** EXERCISE DIRECTIONS **
Can you output the records below exactly as they are written?

Saved data entries
------------------------------------------------
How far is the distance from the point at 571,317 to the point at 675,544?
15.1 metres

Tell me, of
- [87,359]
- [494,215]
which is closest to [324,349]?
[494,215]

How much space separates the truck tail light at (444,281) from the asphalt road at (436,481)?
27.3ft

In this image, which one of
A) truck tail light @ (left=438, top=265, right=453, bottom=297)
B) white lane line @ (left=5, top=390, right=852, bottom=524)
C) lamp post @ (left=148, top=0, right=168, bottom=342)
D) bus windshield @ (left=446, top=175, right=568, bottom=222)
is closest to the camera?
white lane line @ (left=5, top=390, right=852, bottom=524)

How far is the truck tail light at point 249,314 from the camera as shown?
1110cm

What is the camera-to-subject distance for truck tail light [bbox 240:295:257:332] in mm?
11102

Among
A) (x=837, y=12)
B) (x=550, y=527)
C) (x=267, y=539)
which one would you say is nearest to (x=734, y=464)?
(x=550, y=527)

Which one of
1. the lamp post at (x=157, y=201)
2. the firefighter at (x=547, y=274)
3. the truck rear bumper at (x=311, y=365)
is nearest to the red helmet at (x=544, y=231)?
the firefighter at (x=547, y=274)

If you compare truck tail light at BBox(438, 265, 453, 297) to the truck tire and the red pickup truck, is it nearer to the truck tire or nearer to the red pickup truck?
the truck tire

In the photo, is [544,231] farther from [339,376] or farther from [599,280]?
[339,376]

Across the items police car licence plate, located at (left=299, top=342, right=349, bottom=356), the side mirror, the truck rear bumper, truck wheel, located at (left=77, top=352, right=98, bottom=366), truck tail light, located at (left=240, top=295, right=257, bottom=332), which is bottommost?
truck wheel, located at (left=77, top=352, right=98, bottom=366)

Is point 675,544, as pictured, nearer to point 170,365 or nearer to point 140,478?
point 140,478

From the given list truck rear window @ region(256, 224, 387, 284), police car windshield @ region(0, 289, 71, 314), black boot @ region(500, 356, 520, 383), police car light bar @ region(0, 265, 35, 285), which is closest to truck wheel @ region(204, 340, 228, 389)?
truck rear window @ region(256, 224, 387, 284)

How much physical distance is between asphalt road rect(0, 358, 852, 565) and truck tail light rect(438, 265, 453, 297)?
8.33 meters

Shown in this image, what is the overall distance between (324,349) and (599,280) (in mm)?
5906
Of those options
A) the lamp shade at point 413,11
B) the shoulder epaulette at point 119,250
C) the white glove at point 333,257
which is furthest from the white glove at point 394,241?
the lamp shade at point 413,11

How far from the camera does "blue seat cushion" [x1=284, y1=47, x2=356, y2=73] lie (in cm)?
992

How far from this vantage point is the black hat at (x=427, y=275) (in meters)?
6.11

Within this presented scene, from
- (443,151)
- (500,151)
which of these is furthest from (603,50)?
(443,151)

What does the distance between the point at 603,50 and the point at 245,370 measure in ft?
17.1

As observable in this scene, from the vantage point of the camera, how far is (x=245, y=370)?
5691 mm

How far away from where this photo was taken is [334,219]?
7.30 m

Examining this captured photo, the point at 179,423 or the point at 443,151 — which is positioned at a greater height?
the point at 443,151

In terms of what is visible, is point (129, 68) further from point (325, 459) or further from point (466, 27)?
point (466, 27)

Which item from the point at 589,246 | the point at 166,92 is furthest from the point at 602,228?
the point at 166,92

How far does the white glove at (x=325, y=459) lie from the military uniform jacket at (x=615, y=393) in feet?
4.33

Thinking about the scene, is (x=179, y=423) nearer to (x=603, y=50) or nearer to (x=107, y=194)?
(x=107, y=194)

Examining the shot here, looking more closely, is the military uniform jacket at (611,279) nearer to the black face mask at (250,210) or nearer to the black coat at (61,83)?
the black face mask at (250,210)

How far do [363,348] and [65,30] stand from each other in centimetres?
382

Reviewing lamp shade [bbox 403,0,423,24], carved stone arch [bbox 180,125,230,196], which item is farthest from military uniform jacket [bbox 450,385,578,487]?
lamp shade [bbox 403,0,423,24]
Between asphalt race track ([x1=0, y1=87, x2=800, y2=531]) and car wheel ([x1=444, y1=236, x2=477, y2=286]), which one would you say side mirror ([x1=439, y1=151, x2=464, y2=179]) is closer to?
------------------------------------------------
** RESPONSE TO THE TASK **
How far is the distance from the point at 571,317 to the point at 675,544?
15.1 metres

Tell me, of
- [87,359]
- [494,215]
which is closest to [324,349]?
[494,215]

How much space separates the truck tail light at (444,281) from the asphalt road at (436,481)?
27.3ft

In this image, which one of
A) truck tail light @ (left=438, top=265, right=453, bottom=297)
B) white lane line @ (left=5, top=390, right=852, bottom=524)
C) lamp post @ (left=148, top=0, right=168, bottom=342)
D) bus windshield @ (left=446, top=175, right=568, bottom=222)
is closest to the camera?
white lane line @ (left=5, top=390, right=852, bottom=524)

How far is the truck tail light at point 249,314 from the camera as shown?
1110cm

What is the camera-to-subject distance for truck tail light [bbox 240:295:257:332] in mm?
11102

Among
A) (x=837, y=12)
B) (x=550, y=527)
C) (x=267, y=539)
which one would you say is nearest to (x=734, y=464)?
(x=550, y=527)

Which one of
1. the lamp post at (x=157, y=201)
2. the firefighter at (x=547, y=274)
3. the truck rear bumper at (x=311, y=365)
is nearest to the red helmet at (x=544, y=231)?
the firefighter at (x=547, y=274)

If you compare truck tail light at BBox(438, 265, 453, 297) to the truck tire and the red pickup truck, is it nearer to the truck tire or nearer to the red pickup truck?
the truck tire

In the photo, is [544,231] farther from [339,376] or farther from [599,280]?
[339,376]

Across the items police car licence plate, located at (left=299, top=342, right=349, bottom=356), the side mirror, the truck rear bumper, truck wheel, located at (left=77, top=352, right=98, bottom=366), truck tail light, located at (left=240, top=295, right=257, bottom=332), which is bottommost?
truck wheel, located at (left=77, top=352, right=98, bottom=366)

Is point 675,544, as pictured, nearer to point 170,365 or nearer to point 140,478?
point 140,478

From the given list truck rear window @ region(256, 224, 387, 284), police car windshield @ region(0, 289, 71, 314), black boot @ region(500, 356, 520, 383), police car light bar @ region(0, 265, 35, 285), which is closest to truck wheel @ region(204, 340, 228, 389)?
truck rear window @ region(256, 224, 387, 284)

How much physical distance is between asphalt road rect(0, 358, 852, 565) and truck tail light rect(438, 265, 453, 297)?
8.33 meters

Shown in this image, what is the overall distance between (324,349) and (599,280) (in mm)?
5906
Of those options
A) the lamp shade at point 413,11
B) the shoulder epaulette at point 119,250
C) the white glove at point 333,257
which is furthest from the white glove at point 394,241?
the lamp shade at point 413,11

How far from the camera does "blue seat cushion" [x1=284, y1=47, x2=356, y2=73] lie (in cm)?
992

How far from this vantage point is the black hat at (x=427, y=275) (in meters)?
6.11

Within this presented scene, from
- (443,151)
- (500,151)
which of these is furthest from (603,50)?
(443,151)

What does the distance between the point at 603,50 and the point at 245,370 measure in ft?
17.1

As observable in this scene, from the vantage point of the camera, how far is (x=245, y=370)?
5691 mm

How far away from where this photo was taken is [334,219]?
7.30 m

Examining this captured photo, the point at 179,423 or the point at 443,151 — which is positioned at a greater height?
the point at 443,151

In terms of what is visible, is point (129, 68) further from point (325, 459) or further from point (466, 27)?
point (466, 27)

Which item from the point at 589,246 | the point at 166,92 is furthest from the point at 602,228?
the point at 166,92

How far does the white glove at (x=325, y=459) lie from the military uniform jacket at (x=615, y=393) in feet?
4.33

Thinking about the scene, is (x=179, y=423) nearer to (x=603, y=50) or nearer to (x=107, y=194)?
(x=107, y=194)

Examining the shot here, looking more closely, is the military uniform jacket at (611,279) nearer to the black face mask at (250,210) or nearer to the black coat at (61,83)?
the black face mask at (250,210)

How far do [363,348] and [65,30] stand from each other in centimetres?
382

Reviewing lamp shade [bbox 403,0,423,24], carved stone arch [bbox 180,125,230,196], which item is farthest from military uniform jacket [bbox 450,385,578,487]?
lamp shade [bbox 403,0,423,24]
Between asphalt race track ([x1=0, y1=87, x2=800, y2=531]) and car wheel ([x1=444, y1=236, x2=477, y2=286]), which one would you say side mirror ([x1=439, y1=151, x2=464, y2=179]) is closer to?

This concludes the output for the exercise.